Don’t trust a string based on TryParse or IsNumeric result! (.Net/VBScript)
October 17, 2012 1 Comment
According to MSDN, “IsNumeric returns a Boolean value indicating whether an expression can be evaluated as a number”, and (Numerical Datatype).TryParse converts the string representation of a number to its relevant numerical equivalent. A return Boolean value indicates whether the conversion succeeded or failed.
I have seen several cases where the developers were using TryParse or isNumeric only for validation, and they were not using a numeric variable at all; however, this could still cause functional and/or security issues in certain cases.
What is wrong with TryParse or IsNumeric then?!
There is nothing wrong with these functions if they are used correctly. In fact, these functions should not be used for validation only; they tell us if we can convert a string to its numerical format, and therefore, we can use a proper numerical variable instead of the string.

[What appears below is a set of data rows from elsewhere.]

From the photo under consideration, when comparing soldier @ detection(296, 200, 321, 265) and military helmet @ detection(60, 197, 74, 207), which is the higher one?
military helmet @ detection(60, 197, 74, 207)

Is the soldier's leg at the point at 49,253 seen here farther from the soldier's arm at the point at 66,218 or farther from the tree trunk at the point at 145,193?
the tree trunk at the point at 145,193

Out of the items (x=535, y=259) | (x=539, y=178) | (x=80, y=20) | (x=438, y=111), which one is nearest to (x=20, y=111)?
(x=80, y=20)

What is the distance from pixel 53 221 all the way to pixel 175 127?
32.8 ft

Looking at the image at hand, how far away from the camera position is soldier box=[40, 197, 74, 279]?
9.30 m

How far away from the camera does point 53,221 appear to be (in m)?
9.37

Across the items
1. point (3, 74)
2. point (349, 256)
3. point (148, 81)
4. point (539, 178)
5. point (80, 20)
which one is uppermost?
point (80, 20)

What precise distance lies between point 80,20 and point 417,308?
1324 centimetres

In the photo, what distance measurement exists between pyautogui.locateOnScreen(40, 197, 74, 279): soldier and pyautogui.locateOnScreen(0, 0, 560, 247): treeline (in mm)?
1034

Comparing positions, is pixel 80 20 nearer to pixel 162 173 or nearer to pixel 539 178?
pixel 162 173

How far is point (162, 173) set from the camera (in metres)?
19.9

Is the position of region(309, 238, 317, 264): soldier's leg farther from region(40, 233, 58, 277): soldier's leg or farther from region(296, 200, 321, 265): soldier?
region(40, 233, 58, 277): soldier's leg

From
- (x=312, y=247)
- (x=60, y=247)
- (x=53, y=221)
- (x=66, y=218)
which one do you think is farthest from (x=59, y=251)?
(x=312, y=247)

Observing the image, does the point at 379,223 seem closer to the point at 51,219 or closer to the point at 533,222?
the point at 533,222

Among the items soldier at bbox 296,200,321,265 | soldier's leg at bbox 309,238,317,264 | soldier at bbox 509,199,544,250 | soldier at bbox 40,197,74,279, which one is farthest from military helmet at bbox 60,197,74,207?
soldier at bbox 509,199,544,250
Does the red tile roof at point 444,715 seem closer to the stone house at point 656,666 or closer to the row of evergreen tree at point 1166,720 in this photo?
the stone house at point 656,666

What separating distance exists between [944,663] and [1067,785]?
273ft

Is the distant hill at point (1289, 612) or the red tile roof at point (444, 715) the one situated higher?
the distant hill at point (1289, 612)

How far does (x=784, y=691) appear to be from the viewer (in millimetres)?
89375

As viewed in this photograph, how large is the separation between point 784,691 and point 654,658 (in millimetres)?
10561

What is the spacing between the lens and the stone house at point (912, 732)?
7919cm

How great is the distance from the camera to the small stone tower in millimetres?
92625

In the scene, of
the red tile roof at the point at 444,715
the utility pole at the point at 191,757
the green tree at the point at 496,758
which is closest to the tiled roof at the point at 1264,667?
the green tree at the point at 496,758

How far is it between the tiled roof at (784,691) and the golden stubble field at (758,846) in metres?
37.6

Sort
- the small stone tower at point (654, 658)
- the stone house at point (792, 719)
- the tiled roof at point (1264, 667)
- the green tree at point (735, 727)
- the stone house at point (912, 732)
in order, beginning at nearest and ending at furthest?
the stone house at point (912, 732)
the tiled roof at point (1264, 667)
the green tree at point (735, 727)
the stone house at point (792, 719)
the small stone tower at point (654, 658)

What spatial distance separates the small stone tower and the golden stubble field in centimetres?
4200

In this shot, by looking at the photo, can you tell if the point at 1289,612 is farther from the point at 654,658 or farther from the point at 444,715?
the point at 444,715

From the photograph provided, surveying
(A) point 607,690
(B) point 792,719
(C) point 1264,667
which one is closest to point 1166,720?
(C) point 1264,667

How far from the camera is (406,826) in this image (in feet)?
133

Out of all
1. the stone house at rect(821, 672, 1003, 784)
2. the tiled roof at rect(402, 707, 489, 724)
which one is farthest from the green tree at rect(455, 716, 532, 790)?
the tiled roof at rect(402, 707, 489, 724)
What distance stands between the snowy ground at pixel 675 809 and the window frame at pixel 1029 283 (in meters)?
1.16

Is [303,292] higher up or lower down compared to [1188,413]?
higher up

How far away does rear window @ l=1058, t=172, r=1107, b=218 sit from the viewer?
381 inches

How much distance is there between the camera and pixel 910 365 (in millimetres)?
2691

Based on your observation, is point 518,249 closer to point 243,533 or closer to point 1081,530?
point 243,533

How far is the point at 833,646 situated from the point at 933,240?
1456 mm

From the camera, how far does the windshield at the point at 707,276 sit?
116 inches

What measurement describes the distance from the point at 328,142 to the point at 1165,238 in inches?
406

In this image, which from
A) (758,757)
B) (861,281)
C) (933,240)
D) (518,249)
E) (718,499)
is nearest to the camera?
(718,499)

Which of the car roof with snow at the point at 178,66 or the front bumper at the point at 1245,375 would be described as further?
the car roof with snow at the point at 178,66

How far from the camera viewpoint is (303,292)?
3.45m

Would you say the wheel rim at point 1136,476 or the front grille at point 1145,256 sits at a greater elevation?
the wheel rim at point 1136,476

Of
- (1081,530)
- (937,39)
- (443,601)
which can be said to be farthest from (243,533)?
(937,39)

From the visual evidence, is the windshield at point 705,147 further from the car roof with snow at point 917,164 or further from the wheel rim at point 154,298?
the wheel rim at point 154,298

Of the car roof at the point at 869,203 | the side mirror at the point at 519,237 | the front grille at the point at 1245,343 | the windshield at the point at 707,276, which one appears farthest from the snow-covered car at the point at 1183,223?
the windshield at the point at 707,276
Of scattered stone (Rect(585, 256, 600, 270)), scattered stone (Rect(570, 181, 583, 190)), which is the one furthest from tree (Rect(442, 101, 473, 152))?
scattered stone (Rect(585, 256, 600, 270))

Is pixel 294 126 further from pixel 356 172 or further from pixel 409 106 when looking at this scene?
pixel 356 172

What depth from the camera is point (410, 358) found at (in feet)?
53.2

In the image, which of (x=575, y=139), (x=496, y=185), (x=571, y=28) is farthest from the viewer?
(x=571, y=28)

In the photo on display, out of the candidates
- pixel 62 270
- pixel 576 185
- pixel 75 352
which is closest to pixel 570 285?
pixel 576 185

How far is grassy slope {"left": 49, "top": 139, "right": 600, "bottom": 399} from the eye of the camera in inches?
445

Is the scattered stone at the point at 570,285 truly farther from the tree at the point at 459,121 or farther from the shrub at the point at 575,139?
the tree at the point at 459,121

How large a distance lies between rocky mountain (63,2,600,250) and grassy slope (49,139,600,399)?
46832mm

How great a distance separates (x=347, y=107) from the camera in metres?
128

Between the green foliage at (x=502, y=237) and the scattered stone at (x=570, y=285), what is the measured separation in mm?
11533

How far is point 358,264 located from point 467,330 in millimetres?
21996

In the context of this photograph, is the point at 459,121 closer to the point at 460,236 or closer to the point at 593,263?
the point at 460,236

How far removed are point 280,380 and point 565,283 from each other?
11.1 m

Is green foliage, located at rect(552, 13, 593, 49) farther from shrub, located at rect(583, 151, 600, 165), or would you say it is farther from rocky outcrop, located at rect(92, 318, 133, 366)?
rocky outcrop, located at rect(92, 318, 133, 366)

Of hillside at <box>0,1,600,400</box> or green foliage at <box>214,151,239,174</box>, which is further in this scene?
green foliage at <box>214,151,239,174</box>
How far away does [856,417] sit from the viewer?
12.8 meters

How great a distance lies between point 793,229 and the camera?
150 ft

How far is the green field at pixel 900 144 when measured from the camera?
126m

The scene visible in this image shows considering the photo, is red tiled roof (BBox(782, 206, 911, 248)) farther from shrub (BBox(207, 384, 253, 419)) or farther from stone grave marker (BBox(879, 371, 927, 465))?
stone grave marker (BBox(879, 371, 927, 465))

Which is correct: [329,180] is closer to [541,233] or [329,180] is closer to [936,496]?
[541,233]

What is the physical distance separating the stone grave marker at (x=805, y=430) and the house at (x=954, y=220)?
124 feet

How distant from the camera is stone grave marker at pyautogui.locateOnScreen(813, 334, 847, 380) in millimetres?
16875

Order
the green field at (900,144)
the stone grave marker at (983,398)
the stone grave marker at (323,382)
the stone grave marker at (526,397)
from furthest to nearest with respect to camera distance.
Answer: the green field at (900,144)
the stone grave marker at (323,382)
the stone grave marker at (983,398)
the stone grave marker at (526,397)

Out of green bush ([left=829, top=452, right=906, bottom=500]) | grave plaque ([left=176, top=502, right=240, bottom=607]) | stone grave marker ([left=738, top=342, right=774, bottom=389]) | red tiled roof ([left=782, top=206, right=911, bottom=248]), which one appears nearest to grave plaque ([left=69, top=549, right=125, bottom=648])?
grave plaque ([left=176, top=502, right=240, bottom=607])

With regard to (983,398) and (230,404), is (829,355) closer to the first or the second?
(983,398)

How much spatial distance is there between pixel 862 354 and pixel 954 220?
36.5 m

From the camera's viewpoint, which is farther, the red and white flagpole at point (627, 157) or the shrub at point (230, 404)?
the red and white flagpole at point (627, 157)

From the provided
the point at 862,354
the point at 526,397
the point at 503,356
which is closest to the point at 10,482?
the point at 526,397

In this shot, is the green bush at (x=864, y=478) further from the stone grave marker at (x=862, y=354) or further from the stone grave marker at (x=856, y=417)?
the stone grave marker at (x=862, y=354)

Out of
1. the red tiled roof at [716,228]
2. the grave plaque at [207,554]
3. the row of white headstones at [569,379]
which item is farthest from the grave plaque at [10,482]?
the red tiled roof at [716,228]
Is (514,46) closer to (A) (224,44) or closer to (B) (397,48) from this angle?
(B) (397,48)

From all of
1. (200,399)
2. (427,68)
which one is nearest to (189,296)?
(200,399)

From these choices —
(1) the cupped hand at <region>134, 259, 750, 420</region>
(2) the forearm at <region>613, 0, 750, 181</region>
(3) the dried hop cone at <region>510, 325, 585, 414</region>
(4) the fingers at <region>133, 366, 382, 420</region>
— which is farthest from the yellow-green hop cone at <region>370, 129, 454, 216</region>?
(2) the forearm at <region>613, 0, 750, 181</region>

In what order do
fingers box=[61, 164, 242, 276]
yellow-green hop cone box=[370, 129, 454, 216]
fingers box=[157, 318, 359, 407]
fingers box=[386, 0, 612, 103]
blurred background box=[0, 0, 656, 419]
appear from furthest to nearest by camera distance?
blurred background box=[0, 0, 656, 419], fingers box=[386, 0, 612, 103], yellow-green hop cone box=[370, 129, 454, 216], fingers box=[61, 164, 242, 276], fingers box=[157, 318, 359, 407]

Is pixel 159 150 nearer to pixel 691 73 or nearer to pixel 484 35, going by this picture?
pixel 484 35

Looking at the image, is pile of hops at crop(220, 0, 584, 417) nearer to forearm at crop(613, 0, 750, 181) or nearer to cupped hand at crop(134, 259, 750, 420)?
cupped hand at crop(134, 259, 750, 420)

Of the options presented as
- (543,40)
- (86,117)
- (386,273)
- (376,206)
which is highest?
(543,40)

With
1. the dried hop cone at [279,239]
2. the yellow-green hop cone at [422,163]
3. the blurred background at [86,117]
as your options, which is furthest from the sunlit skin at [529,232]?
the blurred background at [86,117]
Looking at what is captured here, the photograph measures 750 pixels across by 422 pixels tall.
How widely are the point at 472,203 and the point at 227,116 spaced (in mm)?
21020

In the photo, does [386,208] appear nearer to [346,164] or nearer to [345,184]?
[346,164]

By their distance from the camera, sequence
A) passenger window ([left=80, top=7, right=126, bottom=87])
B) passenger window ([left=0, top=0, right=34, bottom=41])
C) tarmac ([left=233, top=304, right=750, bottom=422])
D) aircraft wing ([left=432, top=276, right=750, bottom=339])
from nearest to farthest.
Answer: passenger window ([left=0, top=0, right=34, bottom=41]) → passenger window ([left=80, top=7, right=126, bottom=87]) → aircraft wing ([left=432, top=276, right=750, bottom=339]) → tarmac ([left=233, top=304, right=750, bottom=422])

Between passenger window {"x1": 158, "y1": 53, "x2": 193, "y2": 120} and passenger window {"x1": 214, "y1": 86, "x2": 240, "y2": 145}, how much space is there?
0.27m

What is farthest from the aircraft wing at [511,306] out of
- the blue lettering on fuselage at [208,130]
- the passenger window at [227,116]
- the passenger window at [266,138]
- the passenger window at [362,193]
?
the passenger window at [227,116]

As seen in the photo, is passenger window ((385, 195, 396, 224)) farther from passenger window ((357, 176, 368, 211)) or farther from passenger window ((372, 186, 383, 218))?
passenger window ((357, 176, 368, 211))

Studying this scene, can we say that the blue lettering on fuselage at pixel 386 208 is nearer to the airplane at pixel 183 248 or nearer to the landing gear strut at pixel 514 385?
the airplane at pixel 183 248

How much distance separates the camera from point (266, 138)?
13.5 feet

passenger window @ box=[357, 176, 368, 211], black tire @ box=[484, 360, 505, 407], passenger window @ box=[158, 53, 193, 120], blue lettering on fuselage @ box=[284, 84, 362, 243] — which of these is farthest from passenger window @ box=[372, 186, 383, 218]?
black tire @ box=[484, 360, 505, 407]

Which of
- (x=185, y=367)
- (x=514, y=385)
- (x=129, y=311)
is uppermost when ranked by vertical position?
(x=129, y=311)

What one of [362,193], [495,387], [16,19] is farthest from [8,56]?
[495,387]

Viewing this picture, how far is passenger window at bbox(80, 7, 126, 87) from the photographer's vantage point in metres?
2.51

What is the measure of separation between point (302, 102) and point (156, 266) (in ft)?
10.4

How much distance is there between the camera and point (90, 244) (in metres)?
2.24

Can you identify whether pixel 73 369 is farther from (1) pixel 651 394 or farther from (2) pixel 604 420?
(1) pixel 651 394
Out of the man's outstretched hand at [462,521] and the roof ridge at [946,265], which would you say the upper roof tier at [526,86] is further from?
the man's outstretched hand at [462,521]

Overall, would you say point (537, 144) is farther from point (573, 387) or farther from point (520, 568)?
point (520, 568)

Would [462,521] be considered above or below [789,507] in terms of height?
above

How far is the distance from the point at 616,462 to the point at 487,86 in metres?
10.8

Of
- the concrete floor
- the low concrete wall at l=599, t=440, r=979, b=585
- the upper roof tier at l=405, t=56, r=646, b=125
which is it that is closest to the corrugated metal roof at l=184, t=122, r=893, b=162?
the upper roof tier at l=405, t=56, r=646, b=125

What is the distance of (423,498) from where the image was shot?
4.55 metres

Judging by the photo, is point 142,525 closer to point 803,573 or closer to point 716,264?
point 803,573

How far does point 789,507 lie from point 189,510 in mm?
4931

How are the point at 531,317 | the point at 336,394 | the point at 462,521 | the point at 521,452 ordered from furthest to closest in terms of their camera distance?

However, (numerical Datatype).TryParse is more useful than IsNumeric and can create the numerical equivalent as an output which can be used safely afterwards; it can also accept the permitted format(s) and the required culture format.
When can it go wrong?
From TryParse or IsNumeric point of view, a string can still be numeric even if it has some control characters or it follows a specific format as it can still be converted to a number. Therefore, the original string can be completely different in length and format from its equivalent numeric value. Now, if you use the original string when the results of these functions are true, we may have issues based on the destination system that uses them and trusts your validation. In real examples, I have seen a denial of service because of having a Null character in a serialized XML in the memory, or a denial of service because of sending a long string to a C++ component which did not have any validation and trusted the provided data.
The following table shows several test cases that can be combined as well (I have used URLEncoded values for the space and control characters):
|001.0000||True||True||1||decimal symbol based on the regional settings of the server|
|$10||True||False||10||Currency symbol based on the regional settings of the server.|
|1,,2,,,3,,||True||True||123||Digit grouping symbol based on the regional settings of the server. Can be created by HPP too.|
|-10.0||True||True||-10||Negative symbol based on the regional settings of the server. It could be a positive sign.|
|(10)||True||False||-10||Negative symbol based on the regional settings of the server.|
|10-||True||False||-10||Negative symbol based on the regional settings of the server. It could be a positive sign.|
|1e2||True||True||100||String length can be less than the number’s length|
|%20%091||True||True||1||Space characters (09-0D and 20)|
|1%20%00%00||True||True||1||Space characters (09-0D and 20) followed by Null Character(s)|
|%26hff||True||False||255||&h and &o can be used in VBScript to represent a number in Hex or Octal.|
You can try IsNumeric function by using the following link:
You can try Double.TryParse function by using the following link:
In .Net, (Numeric Data Type).TryParse automatically updates the relevant numeric variable for you that can be used later; it also accepts permitted format(s) and the required culture format of the input which is highly recommended to be used when you are looking for a specific format.
However, if you are a fan of using IsNumeric in VB, just make sure that you create a relevant numeric variable based on the input and convert the string to a number.
Another solution that may reduce the performance is validation by using a Regular Expression to check the numeric inputs in string. This method can be more useful if you are using different technologies (for example Java and .Net) at the same time to maintain consistency.